Material to process:
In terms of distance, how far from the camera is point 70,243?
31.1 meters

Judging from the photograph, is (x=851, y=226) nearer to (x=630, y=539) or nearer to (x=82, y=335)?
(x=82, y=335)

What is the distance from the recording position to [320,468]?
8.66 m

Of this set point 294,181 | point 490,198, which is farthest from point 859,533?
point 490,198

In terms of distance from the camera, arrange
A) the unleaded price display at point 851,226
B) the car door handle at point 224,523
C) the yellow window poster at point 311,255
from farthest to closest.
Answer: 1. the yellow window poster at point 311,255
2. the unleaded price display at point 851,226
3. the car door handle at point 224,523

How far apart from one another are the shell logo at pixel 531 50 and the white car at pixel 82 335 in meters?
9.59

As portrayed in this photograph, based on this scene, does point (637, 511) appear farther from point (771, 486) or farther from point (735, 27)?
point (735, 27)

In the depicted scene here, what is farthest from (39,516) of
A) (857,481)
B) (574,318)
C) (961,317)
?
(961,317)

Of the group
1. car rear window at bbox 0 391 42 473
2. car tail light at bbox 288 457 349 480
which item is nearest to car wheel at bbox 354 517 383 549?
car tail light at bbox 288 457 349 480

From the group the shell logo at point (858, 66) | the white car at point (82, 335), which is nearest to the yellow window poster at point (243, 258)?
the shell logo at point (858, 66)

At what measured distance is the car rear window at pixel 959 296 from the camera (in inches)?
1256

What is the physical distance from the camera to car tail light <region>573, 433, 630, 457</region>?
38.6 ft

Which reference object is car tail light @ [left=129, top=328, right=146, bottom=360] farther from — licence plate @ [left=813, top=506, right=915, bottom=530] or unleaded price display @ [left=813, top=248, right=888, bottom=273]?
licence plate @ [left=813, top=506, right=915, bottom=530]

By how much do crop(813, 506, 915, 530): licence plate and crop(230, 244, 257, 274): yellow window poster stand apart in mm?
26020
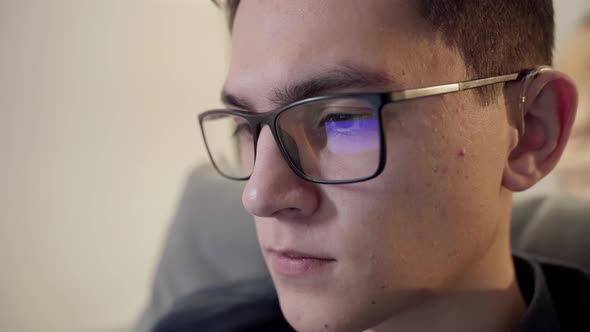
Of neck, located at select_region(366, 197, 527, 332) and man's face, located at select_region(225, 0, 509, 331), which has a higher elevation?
man's face, located at select_region(225, 0, 509, 331)

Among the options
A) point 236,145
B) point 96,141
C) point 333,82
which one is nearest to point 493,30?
point 333,82

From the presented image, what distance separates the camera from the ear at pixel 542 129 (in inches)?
26.1

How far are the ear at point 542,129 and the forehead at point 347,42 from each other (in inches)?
7.0

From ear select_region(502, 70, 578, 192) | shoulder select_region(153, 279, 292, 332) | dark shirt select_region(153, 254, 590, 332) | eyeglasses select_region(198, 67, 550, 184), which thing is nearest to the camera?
eyeglasses select_region(198, 67, 550, 184)

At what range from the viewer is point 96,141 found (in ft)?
5.65

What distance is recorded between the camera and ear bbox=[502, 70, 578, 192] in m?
0.66

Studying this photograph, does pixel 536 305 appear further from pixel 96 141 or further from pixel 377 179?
pixel 96 141

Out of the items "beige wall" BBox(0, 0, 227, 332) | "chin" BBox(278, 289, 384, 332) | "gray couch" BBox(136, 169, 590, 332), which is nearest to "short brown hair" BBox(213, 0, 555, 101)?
"chin" BBox(278, 289, 384, 332)

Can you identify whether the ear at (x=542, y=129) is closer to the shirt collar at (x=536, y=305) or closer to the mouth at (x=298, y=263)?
the shirt collar at (x=536, y=305)

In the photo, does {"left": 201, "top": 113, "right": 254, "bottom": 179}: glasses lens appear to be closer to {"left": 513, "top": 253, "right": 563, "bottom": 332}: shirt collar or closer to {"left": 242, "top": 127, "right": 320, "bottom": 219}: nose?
{"left": 242, "top": 127, "right": 320, "bottom": 219}: nose

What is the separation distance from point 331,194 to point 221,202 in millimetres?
769

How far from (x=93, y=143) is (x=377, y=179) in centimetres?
150

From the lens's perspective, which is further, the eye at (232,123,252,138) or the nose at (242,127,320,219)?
the eye at (232,123,252,138)

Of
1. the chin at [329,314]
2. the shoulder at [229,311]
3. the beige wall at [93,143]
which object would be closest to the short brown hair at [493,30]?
the chin at [329,314]
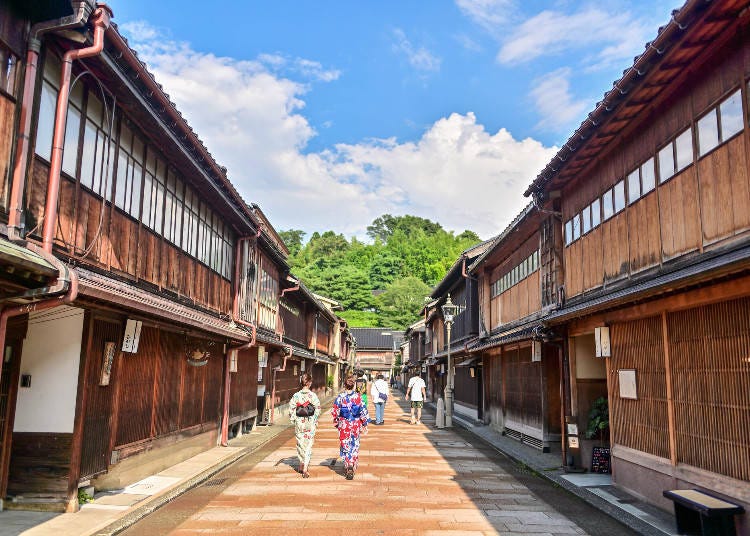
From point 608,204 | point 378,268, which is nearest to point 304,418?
point 608,204

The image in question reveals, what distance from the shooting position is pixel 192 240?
14.9m

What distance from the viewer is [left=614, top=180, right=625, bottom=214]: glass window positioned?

Your instructions: Copy all of the lines above word for word, omitting the pictures.

The response:
In terms of distance, how far from the camera is point 70,243?
31.1 meters

Judging from the photograph, is (x=851, y=226) nearer to (x=630, y=539) or nearer to (x=82, y=335)?
(x=82, y=335)

What is the distance from the recording position to [320,468]?
8.66 m

Of this set point 294,181 | point 490,198, which is farthest from point 859,533?
point 490,198

In terms of distance from the camera, arrange
A) the unleaded price display at point 851,226
B) the car door handle at point 224,523
C) the yellow window poster at point 311,255
from farthest to closest.
Answer: 1. the yellow window poster at point 311,255
2. the unleaded price display at point 851,226
3. the car door handle at point 224,523

How far apart from one another are the shell logo at pixel 531 50 and the white car at pixel 82 335 in meters?
9.59

As portrayed in this photograph, based on this scene, does point (637, 511) appear farther from point (771, 486) or farther from point (735, 27)?
point (735, 27)

In the depicted scene here, what is farthest from (39,516) of
A) (857,481)
B) (574,318)
C) (961,317)
?
(961,317)

Of the group
1. car rear window at bbox 0 391 42 473
2. car tail light at bbox 288 457 349 480
which item is nearest to car wheel at bbox 354 517 383 549?
car tail light at bbox 288 457 349 480

From the group the shell logo at point (858, 66) | the white car at point (82, 335), which is nearest to the yellow window poster at point (243, 258)?
the shell logo at point (858, 66)

At what measured distance is the car rear window at pixel 959 296 from the camera (in inches)?
1256

What is the physical distance from the camera to car tail light <region>573, 433, 630, 457</region>?
38.6 ft

Which reference object is car tail light @ [left=129, top=328, right=146, bottom=360] farther from — licence plate @ [left=813, top=506, right=915, bottom=530] or unleaded price display @ [left=813, top=248, right=888, bottom=273]?
licence plate @ [left=813, top=506, right=915, bottom=530]

By how much do crop(813, 506, 915, 530): licence plate and crop(230, 244, 257, 274): yellow window poster stand apart in mm?
26020
Of neck, located at select_region(366, 197, 527, 332) and man's face, located at select_region(225, 0, 509, 331), which has a higher elevation?
man's face, located at select_region(225, 0, 509, 331)

Among the options
A) point 236,145
B) point 96,141
C) point 333,82
which one is nearest to point 493,30?
point 333,82

From the presented image, what distance separates the camera from the ear at pixel 542 129 (in inches)?
26.1

How far are the ear at point 542,129 and the forehead at point 347,42 from each other (in inches)?
7.0

From ear select_region(502, 70, 578, 192) | shoulder select_region(153, 279, 292, 332) | dark shirt select_region(153, 254, 590, 332) | eyeglasses select_region(198, 67, 550, 184), which thing is nearest to the camera?
eyeglasses select_region(198, 67, 550, 184)

At what range from the viewer is point 96,141 found (in ft)?
5.65

What distance is recorded between the camera and ear bbox=[502, 70, 578, 192] in m?
0.66

Studying this photograph, does pixel 536 305 appear further from pixel 96 141 or further from pixel 377 179?
pixel 96 141

Out of the items "beige wall" BBox(0, 0, 227, 332) | "chin" BBox(278, 289, 384, 332) | "gray couch" BBox(136, 169, 590, 332), which is nearest to "short brown hair" BBox(213, 0, 555, 101)?
"chin" BBox(278, 289, 384, 332)

Can you identify whether the ear at (x=542, y=129) is closer to the shirt collar at (x=536, y=305) or closer to the mouth at (x=298, y=263)?
the shirt collar at (x=536, y=305)

In the photo, does {"left": 201, "top": 113, "right": 254, "bottom": 179}: glasses lens appear to be closer to {"left": 513, "top": 253, "right": 563, "bottom": 332}: shirt collar or closer to {"left": 242, "top": 127, "right": 320, "bottom": 219}: nose?
{"left": 242, "top": 127, "right": 320, "bottom": 219}: nose

What is the separation distance from point 331,194 to point 221,202 in millimetres?
769

How far from (x=93, y=143) is (x=377, y=179) in centimetres?
150

From the lens's perspective, which is further, the eye at (232,123,252,138) or the nose at (242,127,320,219)?
the eye at (232,123,252,138)

Of
1. the chin at [329,314]
2. the shoulder at [229,311]
3. the beige wall at [93,143]
which object would be closest to the short brown hair at [493,30]?
the chin at [329,314]
From point 608,204 | point 378,268, which is nearest to point 304,418?
point 608,204

The image in question reveals, what distance from the shooting position is pixel 192 240?
14.9m

What distance from the viewer is [left=614, top=180, right=625, bottom=214]: glass window positioned?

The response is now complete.